The rise of AI-generated art is starting conversations about creativity and authenticity. From eerily realistic portraits to AI-generated songs, this kind of art makes us question what’s real and what’s just another product of clever coding. Looking at this debate through two major schools of popular culture, Frankfurt and Birmingham, reveals some interesting arguments on whether AI is a cultural apocalypse or an exciting new development for creativity.
Frankfurt School thinkers like Walter Benjamin weren’t fans of anything that could be endlessly reproduced. Benjamin (2005) argued that “that which withers in the age of mechanical reproduction is the aura of the work of art” (p. 99), the aura being a unique quality tied to its specific place and time. Think of the difference of seeing Van Gogh’s Starry Night (Van Gogh, 1889) in a T.J. Maxx versus at the Museum of Modern Art. AI art doesn’t even pretend to possess that type of aura. Instead, it is mass-produced by water-wasting machines (Gordon, 2024), often for profit, which perfectly fits Frankfurt’s idea that commodification sucks the authenticity out of culture (Storey, 2009). From their point of view, AI-generated art is about feeding us more of the same cookie-cutter product that keeps us passive and entertained.

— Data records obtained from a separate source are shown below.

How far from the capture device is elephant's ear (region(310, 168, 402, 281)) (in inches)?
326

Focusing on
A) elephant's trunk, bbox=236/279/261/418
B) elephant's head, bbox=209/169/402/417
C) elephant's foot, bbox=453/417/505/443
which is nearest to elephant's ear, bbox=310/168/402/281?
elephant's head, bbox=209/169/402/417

The Birmingham School has a more optimistic take on things. Scholars like Stuart Hall (2005) believe that regular people aren’t just “cultural dopes” (p. 66) brainwashed by mass-produced culture. Instead, they think we’re smart enough to understand the game being played and even possibly reshape it. AI art may be a commercial too;, but Birmingham thinkers would point out that it’s how we use it that matters. The remix culture of taking existing content and reimagining it proves that consumers can take mass-produced material and turn it into something meaningful. If art’s value isn’t just about how it’s made but how people use it, AI art can be just as creative and rebellious as the people interacting with it.
So, is AI-art a threat to creativity or an exciting new frontier? It depends on who’s looking at it, as Frankfurt woud see it as another soulless product of capitalism, while Birmingham would remind us that consumers have the power to make even commercialized content their own.
References:
Benjamin, W. (2005). The work of art in the age of mechanical reproduction. In R. Guins & O. Z. Cruz (Eds.), Popular culture: A reader (p. 99). Sage Publications.
Gordon, C. (2024, July 2). AI is accelerating the loss of our scarcest natural resource: Water.
Forbes. https://www.forbes.com/sites/cindygordon/2024/02/25/ai-is-accelerating-the-loss-
of-our-scarcest-natural-resource-water/
Storey, J. (2009). Cultural theory and popular culture: An introduction (5th ed.). Pearson Education Limited.
Hall, S. (2005). Notes on deconstrucitng ‘the popular’. In R. Guins & O. Z. Cruz (Eds.), Popular culture: A reader (p. 66). Sage Publications.
Van Gogh, V. (1889). The starry night [Painting]. The Museum of Modern Art.
I feel like machine/technology is definitely making people less creative. Especially with the new AI technology emerging what seems to be everyday. It is easier for us to go onto a website and ask for anything from writing ideas to a replica of a famous painting. I lean toward Frankfurt's opinion that it is another thing create for soulless capitalism since it devalues the rarity of the original form of art.